# About Tung Oil



## Michael T.X. (Jan 7, 2014)

Has anyone used Tung oil extensively? I've heard many good thing about this relative expensive finishing material, the one dominant complain seems to be long drying time, especially if used in its pure form.

My primary concern is the protection this finish can provide. I have some projects that used basswood as the primary medium, and I was concerned with how soft the wood is.

I am pleased with the aesthetics of this finish, but couldn't help hoping that it will also somewhat compensate the weakness of the soft wood it is protecting.

Can anyone offer some insight into this?

Thanks.


----------



## HowardAcheson (Nov 25, 2011)

>>>> I've heard many good thing about this relative expensive finishing material, the one dominant complain seems to be long drying time, especially if used in its pure form.

If you are new to finishing, let me suggest you purchace Bob Flexner's Understanding Finishing. It's the Bible of almost everything to do with finishing. For example, it will explain all about tung oil and how it differs from the faux product marketed as "Tung Oil Finish", which has little or no real tung oil.

In the short form let me say that pure, real tung oil is very, very slow drying. Like all true oil finishes it is very poor in it's resistance to moisture and it has no durability or abrasion resistance. It will not make a soft wood any harder. If that's what you want, you should be using an oil based urethane varnish.

For some reason tung oil has aquired a cache as a finish. In truth, its primary use is to make water resistant finishes for marine and exterior surfaces. For this use, it is mixed with a water resistant resin then the two are heated to a point where they combine into a new mixture called varnish.


----------



## Al B Thayer (Dec 10, 2011)

Michael T.X. said:


> Has anyone used Tung oil extensively? I've heard many good thing about this relative expensive finishing material, the one dominant complain seems to be long drying time, especially if used in its pure form.
> 
> My primary concern is the protection this finish can provide. I have some projects that used basswood as the primary medium, and I was concerned with how soft the wood is.
> 
> ...


I would say do your homework and you will find there are some really good benefits for using tung oil as a finish. If you thin the first coat and apply it with a clean cloth until its completely soaked in. This means repeating the coat several times before its dry to areas that seem to be soaking in faster than others. This will allow the finish to make a sub surface coat that will help make the the wood a little harder.

Al

Nails only hold themselves.


----------



## echaimberg (Jan 13, 2014)

*Tung Oil*

Oils are penetrating finishes that leave the natural look and feel of the wood. They provide moderate protection from water, and prevent the wood from drying out. 
Oils are extremely easy to apply to bare, stained or previously oiled wood using a cloth. Oils will not chip, blister or peel. Oil finishes are ideal for projects where you want to highlight the colour and character of the wood like decorative boxes, side tables, buffets, armoires, shelves, butcher blocks, etc.

Tung Oil is recommended for all interior wood surfaces. It provides a beautiful hand-rubbed finish and resists well against water spills.
Although you can build coats of tung oil one on top of the other, it is not a film finish so it will not really make your wood stronger - though each subsequent coat will offer you more protection.

Polymerized tung oil is often a component of exterior and marine varnishes. This finish will cure and provide a very high protection from heat, water, alcohol, etc. This would may be a better option for your project if you really want to protect more of a 'high traffic' piece.

(Lines of data)
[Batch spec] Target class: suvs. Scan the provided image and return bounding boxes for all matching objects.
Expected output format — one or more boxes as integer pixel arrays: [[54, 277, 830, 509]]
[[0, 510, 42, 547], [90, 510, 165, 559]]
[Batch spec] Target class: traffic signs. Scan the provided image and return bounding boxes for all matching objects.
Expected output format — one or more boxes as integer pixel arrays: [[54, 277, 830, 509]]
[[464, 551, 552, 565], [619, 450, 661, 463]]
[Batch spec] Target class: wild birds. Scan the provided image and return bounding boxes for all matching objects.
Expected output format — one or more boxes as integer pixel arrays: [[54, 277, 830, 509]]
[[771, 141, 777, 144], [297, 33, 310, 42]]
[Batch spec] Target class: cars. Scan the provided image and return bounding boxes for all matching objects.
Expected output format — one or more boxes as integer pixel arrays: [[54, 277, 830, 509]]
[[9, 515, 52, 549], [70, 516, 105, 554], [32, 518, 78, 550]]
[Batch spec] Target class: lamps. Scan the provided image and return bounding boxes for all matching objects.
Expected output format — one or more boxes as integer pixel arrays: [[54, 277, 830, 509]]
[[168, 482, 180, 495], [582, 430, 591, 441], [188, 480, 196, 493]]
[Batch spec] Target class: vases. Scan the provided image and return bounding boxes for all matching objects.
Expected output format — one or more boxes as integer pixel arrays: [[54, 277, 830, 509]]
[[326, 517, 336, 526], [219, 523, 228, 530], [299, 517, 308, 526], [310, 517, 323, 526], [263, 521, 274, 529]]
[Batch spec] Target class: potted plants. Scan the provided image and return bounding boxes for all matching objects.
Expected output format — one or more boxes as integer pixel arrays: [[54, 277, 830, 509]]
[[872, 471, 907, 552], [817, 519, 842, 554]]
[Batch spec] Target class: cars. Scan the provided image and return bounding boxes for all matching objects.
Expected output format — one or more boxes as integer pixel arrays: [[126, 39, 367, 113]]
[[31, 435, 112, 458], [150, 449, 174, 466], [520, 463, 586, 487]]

▶ Task to carry out
Rewrite the stretch of the tung oil thread from "For some reason" through "(Dec 10, 2011)", putting "moisture resistant" in place of "water resistant".

▶ Output
For some reason tung oil has aquired a cache as a finish. In truth, its primary use is to make moisture resistant finishes for marine and exterior surfaces. For this use, it is mixed with a moisture resistant resin then the two are heated to a point where they combine into a new mixture called varnish.


----------



## Al B Thayer (Dec 10, 2011)